Son nouveau livre Profils dans l’ignorance divise l’histoire récente de l’Amérique en trois phases. Dans le premier, « ridicule », les politiciens ignorants font de leur mieux pour prétendre qu’ils sont intelligents. C’est l’âge de Ronald Reagan et de Dan Quayle. Un collègue politicien californien a déclaré : « Vous pourriez parcourir les pensées les plus profondes de Ronald Reagan sans vous mouiller les chevilles ». À propos de Quayle — qui, en tant que vice-président de George HW Bush, était surtout connu pour avoir dit aux écoliers d’épeler « patate » avec un « e » à la fin — un professeur a observé : « Quand je l’ai regardé dans les yeux, j’ai pu voir l’arrière de sa tête.

Dans un effort pour paraître intelligent, Reagan a une fois essayé de citer le deuxième président américain, John Adams, sur les faits étant des choses têtues. Au lieu de cela, il a dit : « Les faits sont des choses stupides ». Les reaganismes pourraient remplir un livre à eux seuls. En tête de liste figurerait son affirmation selon laquelle les arbres tuent les gens par la pollution. «Abattez-moi avant que je ne tue à nouveau», disait le panneau sur un arbre du campus pendant la campagne présidentielle de 1980.

Pourtant, contrairement à certains de ses successeurs, les éclats de rire suscités par Reagan étaient rarement sombres. « Génial » est l’adjectif qui lui est le plus souvent associé. Après avoir reçu un briefing d’une demi-heure d’un politicien libanais sur la guerre civile de son pays, le seul commentaire de Reagan fut : « Vous savez que votre nez ressemble à celui de Danny Thomas. [the Lebanese-American star of a popular sitcom]”. Le célèbre président paresseux pourrait également raconter une blague sur lui-même – admettant une fois qu’il avait passé « plusieurs après-midi sans sommeil » à s’inquiéter pour le gouvernement américain.

Pour les doublures stupides, Quayle remporte le premier prix. « Il est temps pour la race humaine d’entrer dans le système solaire », a-t-il déclaré.

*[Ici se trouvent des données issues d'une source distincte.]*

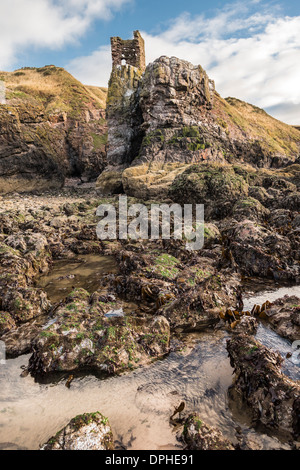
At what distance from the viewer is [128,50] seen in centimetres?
2531

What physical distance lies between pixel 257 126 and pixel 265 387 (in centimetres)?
3648

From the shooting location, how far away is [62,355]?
358 centimetres

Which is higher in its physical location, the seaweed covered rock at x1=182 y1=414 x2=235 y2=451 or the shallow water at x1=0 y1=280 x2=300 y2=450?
the seaweed covered rock at x1=182 y1=414 x2=235 y2=451

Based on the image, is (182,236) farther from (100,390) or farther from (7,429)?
(7,429)

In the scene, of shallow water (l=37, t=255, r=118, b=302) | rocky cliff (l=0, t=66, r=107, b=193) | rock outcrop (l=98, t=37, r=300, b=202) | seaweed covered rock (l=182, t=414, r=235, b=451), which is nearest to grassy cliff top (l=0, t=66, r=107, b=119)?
Answer: rocky cliff (l=0, t=66, r=107, b=193)

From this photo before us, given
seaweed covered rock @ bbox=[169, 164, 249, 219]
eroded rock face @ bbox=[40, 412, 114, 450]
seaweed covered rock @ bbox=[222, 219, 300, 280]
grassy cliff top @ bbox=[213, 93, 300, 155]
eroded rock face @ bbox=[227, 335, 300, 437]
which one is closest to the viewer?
eroded rock face @ bbox=[40, 412, 114, 450]

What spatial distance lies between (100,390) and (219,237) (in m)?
6.55

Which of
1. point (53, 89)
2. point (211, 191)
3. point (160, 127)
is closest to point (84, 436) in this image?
point (211, 191)

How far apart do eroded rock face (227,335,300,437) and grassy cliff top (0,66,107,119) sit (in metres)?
37.0

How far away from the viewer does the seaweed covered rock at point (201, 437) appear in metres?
2.27

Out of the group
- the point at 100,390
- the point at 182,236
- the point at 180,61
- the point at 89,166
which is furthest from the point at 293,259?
the point at 89,166

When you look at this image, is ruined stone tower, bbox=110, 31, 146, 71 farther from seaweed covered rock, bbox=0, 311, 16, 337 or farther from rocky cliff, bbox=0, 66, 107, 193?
seaweed covered rock, bbox=0, 311, 16, 337

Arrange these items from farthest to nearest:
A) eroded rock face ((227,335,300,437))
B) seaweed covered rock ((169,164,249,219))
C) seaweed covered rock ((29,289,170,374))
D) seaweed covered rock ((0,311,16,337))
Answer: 1. seaweed covered rock ((169,164,249,219))
2. seaweed covered rock ((0,311,16,337))
3. seaweed covered rock ((29,289,170,374))
4. eroded rock face ((227,335,300,437))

Toujours optimiste, il a déclaré : « Je crois que nous sommes sur une tendance irréversible vers plus de liberté et de démocratie – mais cela pourrait changer. À un autre moment, il a avoué avoir compris « l’importance de la servitude entre parent et enfant ».

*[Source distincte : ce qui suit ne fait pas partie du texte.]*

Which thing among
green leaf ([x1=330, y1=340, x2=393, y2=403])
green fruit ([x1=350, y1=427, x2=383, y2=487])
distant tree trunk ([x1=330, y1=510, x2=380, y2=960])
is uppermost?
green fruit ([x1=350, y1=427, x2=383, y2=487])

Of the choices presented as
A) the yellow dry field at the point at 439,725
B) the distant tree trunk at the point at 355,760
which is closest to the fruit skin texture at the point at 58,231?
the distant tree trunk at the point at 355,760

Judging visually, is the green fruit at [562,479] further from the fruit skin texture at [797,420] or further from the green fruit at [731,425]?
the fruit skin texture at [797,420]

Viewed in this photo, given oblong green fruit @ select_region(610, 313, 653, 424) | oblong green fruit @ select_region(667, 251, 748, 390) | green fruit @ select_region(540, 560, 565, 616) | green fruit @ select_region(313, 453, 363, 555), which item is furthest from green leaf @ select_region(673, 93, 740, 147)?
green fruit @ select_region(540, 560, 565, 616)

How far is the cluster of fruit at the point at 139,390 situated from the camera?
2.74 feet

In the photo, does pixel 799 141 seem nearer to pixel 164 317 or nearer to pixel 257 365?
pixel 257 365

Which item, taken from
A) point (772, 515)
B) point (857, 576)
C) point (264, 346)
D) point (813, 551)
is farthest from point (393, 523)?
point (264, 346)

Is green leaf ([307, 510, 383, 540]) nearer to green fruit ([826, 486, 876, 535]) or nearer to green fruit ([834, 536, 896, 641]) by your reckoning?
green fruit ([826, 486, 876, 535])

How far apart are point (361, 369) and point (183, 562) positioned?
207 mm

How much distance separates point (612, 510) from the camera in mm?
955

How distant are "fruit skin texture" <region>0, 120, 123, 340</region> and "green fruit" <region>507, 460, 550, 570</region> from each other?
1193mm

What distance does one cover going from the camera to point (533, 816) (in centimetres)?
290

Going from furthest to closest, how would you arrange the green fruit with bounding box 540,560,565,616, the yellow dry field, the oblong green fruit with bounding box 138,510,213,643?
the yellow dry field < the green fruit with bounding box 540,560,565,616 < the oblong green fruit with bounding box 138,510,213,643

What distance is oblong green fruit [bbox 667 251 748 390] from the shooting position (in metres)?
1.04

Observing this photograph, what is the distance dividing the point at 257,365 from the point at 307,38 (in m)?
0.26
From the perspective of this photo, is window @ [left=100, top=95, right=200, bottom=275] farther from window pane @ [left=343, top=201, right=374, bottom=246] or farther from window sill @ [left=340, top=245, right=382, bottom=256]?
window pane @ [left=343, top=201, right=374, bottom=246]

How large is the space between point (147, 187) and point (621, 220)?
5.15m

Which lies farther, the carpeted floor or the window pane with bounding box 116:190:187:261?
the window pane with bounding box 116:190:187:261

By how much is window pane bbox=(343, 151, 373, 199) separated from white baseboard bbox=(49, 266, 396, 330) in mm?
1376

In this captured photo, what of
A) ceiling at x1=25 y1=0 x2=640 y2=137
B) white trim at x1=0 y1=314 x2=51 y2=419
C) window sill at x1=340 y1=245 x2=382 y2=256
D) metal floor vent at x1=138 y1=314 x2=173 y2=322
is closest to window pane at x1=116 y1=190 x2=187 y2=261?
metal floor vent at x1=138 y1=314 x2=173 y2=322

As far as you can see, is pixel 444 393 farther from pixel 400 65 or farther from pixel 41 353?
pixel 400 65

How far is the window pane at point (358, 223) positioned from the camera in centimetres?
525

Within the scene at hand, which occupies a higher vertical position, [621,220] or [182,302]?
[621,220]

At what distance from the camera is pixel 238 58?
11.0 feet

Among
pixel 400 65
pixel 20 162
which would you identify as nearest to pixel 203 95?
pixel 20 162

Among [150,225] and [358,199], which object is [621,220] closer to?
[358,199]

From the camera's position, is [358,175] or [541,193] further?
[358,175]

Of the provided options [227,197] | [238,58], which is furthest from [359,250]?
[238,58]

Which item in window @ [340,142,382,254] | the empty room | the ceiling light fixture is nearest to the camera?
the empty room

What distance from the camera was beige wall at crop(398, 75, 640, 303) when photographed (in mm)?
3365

Ronald Reagan photographié avec un supporter en 1979 © Bettmann Archive

Borowitz est un tireur d’élite expert qui ne rate jamais un poisson dans un tonneau. Comme il le souligne, la plupart de ces poissons sont républicains puisque les démocrates sont un parti de verbeux autodestructeurs (Adlai Stevenson, Michael Dukakis, Al Gore, John Kerry – la liste est longue).

Sa deuxième phase de dégénérescence intellectuelle après le « ridicule » est « l’acceptation ». Les politiciens n’ont plus à faire semblant d’être intelligents. Ici, George W Bush prend la vedette. En apprenant peut-être de la calomnie de Reagan sur les arbres, Bush a observé d’un air ensoleillé : «Je sais que l’être humain et le poisson peuvent coexister pacifiquement ». Vraisemblablement, ils devraient prendre des mesures de confiance inter-espèces. Bush avait aussi une maîtrise de l’économie : « De plus en plus de nos importations viennent de l’étranger », a-t-il remarqué.

Couverture du livre 'Profiles in Ignorance' d'Andy Borowitz

De Bush Jnr à Sarah Palin, c’était un petit bond pour l’humanité mais un énorme pour la politique américaine. Borowitz décrit Palin, le gouverneur de l’Alaska choisi imprudemment par John McCain pour être son colistier de 2008, comme une « passerelle pour les ignorants ». C’est là que les idioties commencent à prendre plus de menace.

Mais il y a eu des moments légers en cours de route. Tout comme les gestionnaires avaient dit de Quayle et Reagan, ils ont insisté sur le fait que Palin était une «étude rapide», ce que Borowitz interprète à juste titre comme signifiant «vous ne savez rien de la merde». Palin n’a pas pu nommer une seule décision de la Cour suprême, ne pas connaître le nom d’un journal qu’elle a lupensait que le 11 septembre avait été exécuté par Saddam Hussein, mais croyait que sa nomination était « le plan de Dieu ».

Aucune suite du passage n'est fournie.